Sometimes, I think we should just quit work, take our kids out of school, build a bonfire in the backyard, sit around it holding hands and sing "Kumbya".

(Guess we should learn to sing Kumbya in Arabic.)

Reactions: Funny 1


----------



## Mike1950 (Nov 24, 2014)

Remember getting swinging in the swingset and launching out of it- Or a little older and ski jogging on the bumper of a car across town. Should have warning labels on bumpers not to do that. What about dirt clod/snow ball fights- Now those were safe sports!!!


----------



## SENC (Nov 24, 2014)

Mike1950 said:


> Remember getting swinging in the swingset and launching out of it- Or a little older and ski jogging on the bumper of a car across town. Should have warning labels on bumpers not to do that. What about dirt clod/snow ball fights- Now those were safe sports!!!


And learning about electricity by sticking your finger in a socket! Unless you were named Tony, it probably only took one lesson! Now, as I've just learned since we're doing a kitchen renovation, all electrical outlets being installed in NC are required to have the built-in tamper-proof "gates", which triples the cost, not to mention makes things a total PITA to plug anything in! How are my kids' s future kids going to learn about electricity?


----------



## Mike1950 (Nov 24, 2014)

SENC said:


> And learning about electricity by sticking your finger in a socket! Unless you were named Tony, it probably only took one lesson! Now, as I've just learned since we're doing a kitchen renovation, all electrical outlets being installed in NC are required to have the built-in tamper-proof "gates", which triples the cost, not to mention makes things a total PITA to plug anything in! How are my kids' s future kids going to learn about electricity?


In 8th grade shop class we made shockers - I am sure that is PC now!!
But come on now Henry- It's the government- They are here to help you- they know best!!! Besides that if you can't plug the appliance in- think of how much electricity you will save......

Reactions: Funny 1


----------



## DKMD (Nov 24, 2014)

I detest child coddling and PC things in general... As such, I've dedicated a large portion of my life toward making PC enthusiasts as uncomfortable as possible. My children have witnessed and will continue to witness my efforts toward that end... If I'm lucky, they'll turn out to be as feral as their father.

Reactions: Like 3 | Agree 1


----------



## frankp (Nov 25, 2014)

I hate child proofing.

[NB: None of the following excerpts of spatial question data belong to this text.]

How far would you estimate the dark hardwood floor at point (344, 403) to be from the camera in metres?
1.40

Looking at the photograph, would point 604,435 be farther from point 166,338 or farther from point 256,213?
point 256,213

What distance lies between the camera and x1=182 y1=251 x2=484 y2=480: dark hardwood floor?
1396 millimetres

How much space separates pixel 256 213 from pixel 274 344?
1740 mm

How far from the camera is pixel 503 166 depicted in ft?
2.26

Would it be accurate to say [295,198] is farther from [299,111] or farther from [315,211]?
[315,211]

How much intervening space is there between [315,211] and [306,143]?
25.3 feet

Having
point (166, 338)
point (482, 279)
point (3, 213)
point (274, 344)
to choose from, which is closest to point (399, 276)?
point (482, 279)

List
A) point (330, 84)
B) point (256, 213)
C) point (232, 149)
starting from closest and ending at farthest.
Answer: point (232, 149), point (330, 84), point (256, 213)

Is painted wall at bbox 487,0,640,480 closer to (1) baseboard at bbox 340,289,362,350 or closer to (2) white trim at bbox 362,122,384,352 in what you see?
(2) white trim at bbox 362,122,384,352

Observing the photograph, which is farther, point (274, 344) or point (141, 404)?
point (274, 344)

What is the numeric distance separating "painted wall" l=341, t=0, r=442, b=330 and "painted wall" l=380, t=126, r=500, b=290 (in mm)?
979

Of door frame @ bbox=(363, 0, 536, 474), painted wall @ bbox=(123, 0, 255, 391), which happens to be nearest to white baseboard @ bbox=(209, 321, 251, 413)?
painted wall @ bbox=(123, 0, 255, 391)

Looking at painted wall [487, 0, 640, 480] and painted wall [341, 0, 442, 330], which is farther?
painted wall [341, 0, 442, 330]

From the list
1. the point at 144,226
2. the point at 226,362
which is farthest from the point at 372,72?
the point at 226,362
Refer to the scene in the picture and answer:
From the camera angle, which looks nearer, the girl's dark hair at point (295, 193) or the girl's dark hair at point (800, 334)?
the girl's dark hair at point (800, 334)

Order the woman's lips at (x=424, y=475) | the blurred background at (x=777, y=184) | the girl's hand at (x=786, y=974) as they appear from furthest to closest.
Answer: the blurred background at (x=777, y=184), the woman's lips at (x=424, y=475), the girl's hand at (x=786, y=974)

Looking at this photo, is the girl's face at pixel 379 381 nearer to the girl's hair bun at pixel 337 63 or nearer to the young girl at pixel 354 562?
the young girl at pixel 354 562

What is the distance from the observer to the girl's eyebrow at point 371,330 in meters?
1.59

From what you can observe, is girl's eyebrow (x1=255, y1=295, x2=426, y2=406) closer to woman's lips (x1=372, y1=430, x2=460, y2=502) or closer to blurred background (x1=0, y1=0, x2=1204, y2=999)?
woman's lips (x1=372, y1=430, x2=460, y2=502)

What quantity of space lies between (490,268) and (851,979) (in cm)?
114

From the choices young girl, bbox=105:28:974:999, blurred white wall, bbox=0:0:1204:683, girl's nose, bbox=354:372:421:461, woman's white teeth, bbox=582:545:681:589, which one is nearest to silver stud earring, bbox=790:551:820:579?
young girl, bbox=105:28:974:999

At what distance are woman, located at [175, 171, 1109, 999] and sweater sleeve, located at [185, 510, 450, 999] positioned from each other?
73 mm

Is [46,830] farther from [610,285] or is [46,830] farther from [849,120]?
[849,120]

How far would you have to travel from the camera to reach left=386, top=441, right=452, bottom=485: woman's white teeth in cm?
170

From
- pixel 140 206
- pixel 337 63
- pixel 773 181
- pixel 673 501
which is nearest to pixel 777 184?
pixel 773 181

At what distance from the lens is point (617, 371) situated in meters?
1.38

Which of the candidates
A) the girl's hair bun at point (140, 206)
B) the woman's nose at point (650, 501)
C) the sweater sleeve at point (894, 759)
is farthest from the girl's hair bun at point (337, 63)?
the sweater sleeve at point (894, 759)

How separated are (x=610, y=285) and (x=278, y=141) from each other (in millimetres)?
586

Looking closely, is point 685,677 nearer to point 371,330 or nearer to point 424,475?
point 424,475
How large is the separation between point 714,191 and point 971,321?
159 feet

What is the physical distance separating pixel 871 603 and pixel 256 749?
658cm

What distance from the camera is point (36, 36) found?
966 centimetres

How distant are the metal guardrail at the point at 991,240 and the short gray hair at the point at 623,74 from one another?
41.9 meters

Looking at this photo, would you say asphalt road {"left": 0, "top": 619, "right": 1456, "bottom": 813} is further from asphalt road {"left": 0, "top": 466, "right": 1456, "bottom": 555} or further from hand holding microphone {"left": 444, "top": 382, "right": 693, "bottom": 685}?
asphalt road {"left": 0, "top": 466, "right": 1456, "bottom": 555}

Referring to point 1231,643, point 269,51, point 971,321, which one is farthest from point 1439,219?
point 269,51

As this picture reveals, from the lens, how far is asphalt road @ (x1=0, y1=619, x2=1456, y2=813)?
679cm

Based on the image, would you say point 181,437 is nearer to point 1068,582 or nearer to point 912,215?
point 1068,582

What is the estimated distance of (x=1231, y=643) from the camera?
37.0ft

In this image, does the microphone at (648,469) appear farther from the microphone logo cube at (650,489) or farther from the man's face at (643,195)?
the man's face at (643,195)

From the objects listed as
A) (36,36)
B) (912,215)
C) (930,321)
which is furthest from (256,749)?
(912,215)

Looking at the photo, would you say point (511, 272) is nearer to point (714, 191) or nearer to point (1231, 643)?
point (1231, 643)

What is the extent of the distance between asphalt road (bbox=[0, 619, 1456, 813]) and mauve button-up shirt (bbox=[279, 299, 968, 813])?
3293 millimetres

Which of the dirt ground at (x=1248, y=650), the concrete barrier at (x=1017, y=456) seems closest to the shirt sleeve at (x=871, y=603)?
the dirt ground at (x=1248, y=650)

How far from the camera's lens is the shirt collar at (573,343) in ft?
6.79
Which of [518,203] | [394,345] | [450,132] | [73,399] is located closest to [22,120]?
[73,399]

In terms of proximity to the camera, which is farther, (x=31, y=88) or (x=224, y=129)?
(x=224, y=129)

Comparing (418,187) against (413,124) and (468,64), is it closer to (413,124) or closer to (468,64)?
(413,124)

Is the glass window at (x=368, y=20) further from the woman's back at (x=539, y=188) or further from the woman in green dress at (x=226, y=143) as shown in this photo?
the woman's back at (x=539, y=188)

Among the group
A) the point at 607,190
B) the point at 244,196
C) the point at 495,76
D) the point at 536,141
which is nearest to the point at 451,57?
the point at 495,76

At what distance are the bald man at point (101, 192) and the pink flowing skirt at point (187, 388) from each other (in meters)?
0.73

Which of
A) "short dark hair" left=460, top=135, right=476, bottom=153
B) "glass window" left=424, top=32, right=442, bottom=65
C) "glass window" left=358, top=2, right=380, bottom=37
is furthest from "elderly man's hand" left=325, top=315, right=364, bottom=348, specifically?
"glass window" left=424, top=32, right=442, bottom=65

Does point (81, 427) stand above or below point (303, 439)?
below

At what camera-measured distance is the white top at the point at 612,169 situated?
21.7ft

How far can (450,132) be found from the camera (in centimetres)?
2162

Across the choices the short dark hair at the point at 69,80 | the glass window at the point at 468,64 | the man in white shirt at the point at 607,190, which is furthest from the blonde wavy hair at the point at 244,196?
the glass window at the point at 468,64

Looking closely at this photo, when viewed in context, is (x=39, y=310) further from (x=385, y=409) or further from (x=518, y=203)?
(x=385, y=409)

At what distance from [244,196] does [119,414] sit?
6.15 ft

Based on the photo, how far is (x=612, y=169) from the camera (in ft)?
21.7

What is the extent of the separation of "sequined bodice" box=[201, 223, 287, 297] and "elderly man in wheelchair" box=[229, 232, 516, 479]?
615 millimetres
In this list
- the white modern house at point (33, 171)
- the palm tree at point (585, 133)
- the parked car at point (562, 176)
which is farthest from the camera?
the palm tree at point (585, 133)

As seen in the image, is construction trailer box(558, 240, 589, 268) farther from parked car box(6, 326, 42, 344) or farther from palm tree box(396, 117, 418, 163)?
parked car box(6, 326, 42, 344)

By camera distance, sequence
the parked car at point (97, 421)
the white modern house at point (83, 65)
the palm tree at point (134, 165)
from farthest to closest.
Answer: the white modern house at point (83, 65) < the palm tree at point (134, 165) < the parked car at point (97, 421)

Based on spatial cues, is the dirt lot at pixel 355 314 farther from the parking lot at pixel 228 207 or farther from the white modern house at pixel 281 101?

It annoys the hell out of me and luckily I was mean enough about it my wife stopped arguing. So far my kids haven't done anything more stupid than writing on the walls with crayons. It really isn't that difficult to explain why you shouldn't drink bleach or put your finger/fork in a light socket. The coffee table bumpers are the worst. I had some friends that actually did that and I laughed my ass off. One of their kids still ended up busting his face even through the things. 

The only outlets required to have the gates in VA are the GFCI ones, and those are only required within 18 inches (I think) of sinks or water sources. I just installed some new ones when redoing our bathrooms and they truly suck. They're hard as hell to plug things into.


----------